Slow-Cooker Latin Chicken with Black Beans and Sweet Potatoes - delish
8 bone-in chicken thighs, skins removed
2 teaspoons ground cumin, divided
1/4 teaspoon salt
1/4 teaspoon pepper
1⁄2 teaspoon chopped chipotle chilies in adobo sauce
1/2 teaspoon ground allspice
1 cup chicken broth
1/2 cup salsa
3 cloves garlic, minced
2 -15 ounce cans black beans, rinsed and drained
2 pounds sweet potatoes, peeled cut into 2-inch chunks
1 jarred roasted red pepper, cut into strips (1 cup)
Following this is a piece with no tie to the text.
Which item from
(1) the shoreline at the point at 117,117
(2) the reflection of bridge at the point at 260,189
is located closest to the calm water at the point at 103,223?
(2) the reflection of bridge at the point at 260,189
1/3 cup loosely packed fresh cilantro leaves, chopped
Sprinkle chicken thighs with 1/2 teaspoon ground cumin, 1/4 teaspoon salt, and 1/4 teaspoon ground black pepper.
Heat skillet over medium-high heat until hot; I use a cast iron skillet with a bit of olive in it but you could also use a nonstick skillet. Add chicken thighs and cook until well browned on all sides, about 10 minutes. Transfer chicken to plate. Remove skillet from heat.
In same skillet, combine smoked paprika, allspice, chicken broth, salsa, garlic, and remaining 1 1/2 teaspoons cumin.
In 6-quart slow cooker, combine beans and sweet potatoes.
Place chicken on top of potato mixture in slow cooker; pour broth mixture over chicken. Cover slow cooker with lid and cook, on low 8 hours or on high 4 hours.
With slotted spoon, remove chicken pieces to large platter. Gently stir roasted red pepper strips into potato mixture (sweet potatoes will be near mashed consistency). To serve spoon sweet potato mixture on plate top with chicken, sprinkle with cilantro and serve with lime wedges.